4. Each utility should evaluate DBP bids within its service area and accept bids from reliable customers (taking past performance into account) on a first-come first-served basis, also considering need and cost.
5. SCE's interruptible and curtailment program cost cap (D.02-04-060, Ordering Paragraph 19) should be increased by $10 million, to a total of $147.5 million.
6. The period for public review and comment on the draft decision should be reduced.
7. This proceeding should remain open.
8. This order should be effective today so that the revised DBP may be implemented without delay to protect public health, safety and welfare.
DEMAND BIDDING PROGRAM
IT IS ORDERED that:
1. Within five days of the date of this order, respondent utilities Pacific Gas & Electric Company, Southern California Edison Company (SCE), and San Diego Gas & Electric Company shall each file and serve an advice letter with revised tariffs. Each advice letter with revised tariffs shall implement revisions to the demand bidding program described in this order and in Attachment A. Each advice letter with tariffs shall be in compliance with General Order 96-A. Each advice letter with tariffs shall become effective five days after filing, unless suspended by the Energy Division Director. If any advice letter with accompanying tariffs is suspended by the Energy Division Director, the advice letter and tariffs shall become effective upon the date the Energy Division Director determines that the tariffs comply with this order. The Energy Division Director may require a respondent utility to amend its advice letter and tariffs to comply with the orders herein. Respondent utilities shall work with the Energy Division Director and staff to prepare advice letters and tariffs that are consistent with the orders herein, and reasonably consistent among utilities.

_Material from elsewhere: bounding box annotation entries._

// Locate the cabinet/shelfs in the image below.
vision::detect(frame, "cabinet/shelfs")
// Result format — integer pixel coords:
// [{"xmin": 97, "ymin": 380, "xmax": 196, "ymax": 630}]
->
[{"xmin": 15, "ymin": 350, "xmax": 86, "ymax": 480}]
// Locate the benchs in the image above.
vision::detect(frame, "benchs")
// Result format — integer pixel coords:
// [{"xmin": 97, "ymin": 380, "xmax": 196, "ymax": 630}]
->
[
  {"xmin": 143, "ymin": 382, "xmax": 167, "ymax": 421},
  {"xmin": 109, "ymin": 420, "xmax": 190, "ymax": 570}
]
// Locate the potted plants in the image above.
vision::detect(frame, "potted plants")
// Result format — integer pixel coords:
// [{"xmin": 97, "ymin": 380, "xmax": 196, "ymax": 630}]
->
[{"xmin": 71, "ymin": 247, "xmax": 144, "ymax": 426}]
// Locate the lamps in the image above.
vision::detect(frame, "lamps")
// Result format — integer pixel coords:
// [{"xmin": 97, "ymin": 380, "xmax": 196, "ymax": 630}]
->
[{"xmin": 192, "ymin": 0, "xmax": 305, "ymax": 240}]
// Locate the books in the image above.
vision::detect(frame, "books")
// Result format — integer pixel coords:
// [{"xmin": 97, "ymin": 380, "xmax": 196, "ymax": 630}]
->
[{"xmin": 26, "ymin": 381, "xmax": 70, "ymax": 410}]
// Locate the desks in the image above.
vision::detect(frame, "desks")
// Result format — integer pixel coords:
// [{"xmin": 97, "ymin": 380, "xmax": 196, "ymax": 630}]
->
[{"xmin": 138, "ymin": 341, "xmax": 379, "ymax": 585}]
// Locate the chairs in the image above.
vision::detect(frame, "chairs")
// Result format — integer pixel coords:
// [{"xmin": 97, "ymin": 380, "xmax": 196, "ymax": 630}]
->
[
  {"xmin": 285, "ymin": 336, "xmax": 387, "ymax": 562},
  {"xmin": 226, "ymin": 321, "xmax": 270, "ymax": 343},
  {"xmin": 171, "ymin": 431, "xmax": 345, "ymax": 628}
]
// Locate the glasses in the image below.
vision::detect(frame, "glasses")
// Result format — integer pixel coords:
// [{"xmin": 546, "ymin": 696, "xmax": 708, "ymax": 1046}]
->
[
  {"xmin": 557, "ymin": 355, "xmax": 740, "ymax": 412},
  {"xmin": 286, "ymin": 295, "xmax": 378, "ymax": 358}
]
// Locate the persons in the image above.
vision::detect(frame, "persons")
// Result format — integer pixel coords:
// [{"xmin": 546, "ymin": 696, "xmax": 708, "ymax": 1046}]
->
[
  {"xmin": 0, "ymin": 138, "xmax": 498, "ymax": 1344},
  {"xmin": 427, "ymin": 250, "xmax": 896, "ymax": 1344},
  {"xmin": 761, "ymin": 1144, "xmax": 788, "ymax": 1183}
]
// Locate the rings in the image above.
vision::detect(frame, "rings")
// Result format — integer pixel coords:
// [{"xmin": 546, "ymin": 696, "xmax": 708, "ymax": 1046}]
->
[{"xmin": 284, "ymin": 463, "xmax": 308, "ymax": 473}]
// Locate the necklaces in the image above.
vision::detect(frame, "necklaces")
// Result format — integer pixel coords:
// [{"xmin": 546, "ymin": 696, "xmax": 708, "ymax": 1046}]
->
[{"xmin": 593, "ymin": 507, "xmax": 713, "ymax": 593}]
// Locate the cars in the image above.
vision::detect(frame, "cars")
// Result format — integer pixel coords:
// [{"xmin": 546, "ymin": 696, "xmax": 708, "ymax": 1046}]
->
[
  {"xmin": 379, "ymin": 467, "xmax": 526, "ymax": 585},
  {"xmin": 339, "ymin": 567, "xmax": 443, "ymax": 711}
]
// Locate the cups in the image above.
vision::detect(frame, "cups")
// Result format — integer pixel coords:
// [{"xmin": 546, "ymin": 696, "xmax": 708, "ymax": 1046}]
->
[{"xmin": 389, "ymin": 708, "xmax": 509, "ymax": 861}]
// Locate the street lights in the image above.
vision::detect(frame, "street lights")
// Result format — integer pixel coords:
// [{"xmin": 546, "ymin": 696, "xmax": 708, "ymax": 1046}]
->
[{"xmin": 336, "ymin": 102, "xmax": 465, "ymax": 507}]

2. The total annual program dollar limit for SCE (Decision (D.) 02-04-060, Ordering Paragraph 19) is increased by $10 million to a total of $147.5 million.
3. This proceeding remains open solely to address the February 20, 2002 petition for modification of D.01-09-020 filed by Dr. Lee F. Walker and the
May 22, 2002 petition for modification of D.02-04-060 filed by California Industrial Users and California Large Energy Consumers Association.
This order is effective today.
Dated _______________, at San Francisco, California.
ATTACHMENT A
DEMAND BIDDING PROGRAM
The Demand Bidding Program (DBP; see Decision 01-07-025; Attachment A) is replaced with the following program:
2.6 Demand Bidding Program (Revision 1.0)
2.6.1 The Offer
2.6.1.1 The California Independent System Operator (ISO) shall notify each utility distribution company (UDC) when demand bidding program (DBP) load relief may be needed. For purposes of this program, the triggering event will be an ISO 24-hour Alert Notice, which is the first indication that there potentially will be less than 7% operating reserves within the next 24 hours. UDCs will trigger a day-ahead event based on receipt of this Alert Notice from the ISO by 2pm on the day preceding an event, and either a day-ahead or a day-of event based on an Alert Notice from the ISO after 2 pm on the day preceding or day of an event. UDCs shall not solicit bids from DBP participants until the UDC reasonably expects Stage 2 or Stage 3 to be forecast or implemented sometime within the 24-hours following the ISO Alert Notice.
2.6.1.2 Participating customers shall submit bids to a DBP website. UDCs may also notify customers via the internet and other means of communication as needed of DBP events on a day-ahead basis.
2.6.1.3 Each DBP participant shall have one hour from notification of DBP bid solicitation to submit a bid. A bid may be submitted beyond one hour after notification of bid solicitation, but the utility need not give equal consideration to late and timely bids. In evaluating late bids, the utility must consider then current conditions, including previous acceptance or rejection of timely bids submitted within the first hour. Bidding shall be accepted for non-holiday weekdays only.
2.6.1.4 Participants shall indicate the amount of kilowatt (kW) curtailment they are offering and the specific times. Bids shall be submitted with a minimum duration of two hours, with no more than one bid per day.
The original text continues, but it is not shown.